Outra curiosidade preocupante da nova equipe consiste na volta, muito provável, de dois ministérios para cuidar da agricultura, ou seja, o próprio ministério e um outro a ser recriado, o do Desenvolvimento Agrário. Eis o que está ao menos exposto no formato mesmo da equipe de transição. Reintroduz-se a oposição entre o agronegócio e os movimentos sociais, com o MST já começando a agir, com a invasão de duas propriedades rurais na Bahia. Trata-se de uma verdadeira esquizofrenia que tantos males já produziu no País, entre outros o desrespeito à propriedade privada e a generalização das invasões com armas brancas, senão de fogo. Nos governos anteriores, em foros internacionais, o País tinha uma representação bicéfala, de difícil compreensão para qualquer pessoa sensata.
Lula foi eleito tentando, inclusive, recuperar a ideia de uma ampla frente democrática, de modo a agrupar os descontentes com o governo Bolsonaro, vendo nele uma ameaça à democracia graças às suas tendências autoritárias. Participantes das mais distintas orientações, inclusive liberais e de direita clássica, aquiesceram a esse chamado, apostando num novo PT, que não reproduziria a corrupção que foi a sua na arte de governar. Diante de um perigo maior, muitos fizeram vista grossa ao passado de Lula e do PT no poder. Dos males, o menor, muitos disseram.

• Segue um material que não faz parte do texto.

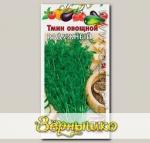 Тмин овощной Радужный, 0,5 г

Por isso mesmo, nenhum cheque em branco foi dado ao PT. Muito menos o de gastar à vontade para além de quaisquer regras de responsabilidade fiscal. Jogar areia nos olhos por intermédio de uma suposta responsabilidade social só torna o futuro mais incerto. Discursos demagógicos aqui de nada adiantam. O período eleitoral foi encerrado e começa o de governar, não admitindo tergiversações, teatros e outras encenações. Será o velho PT a governar ou algo novo será apresentado?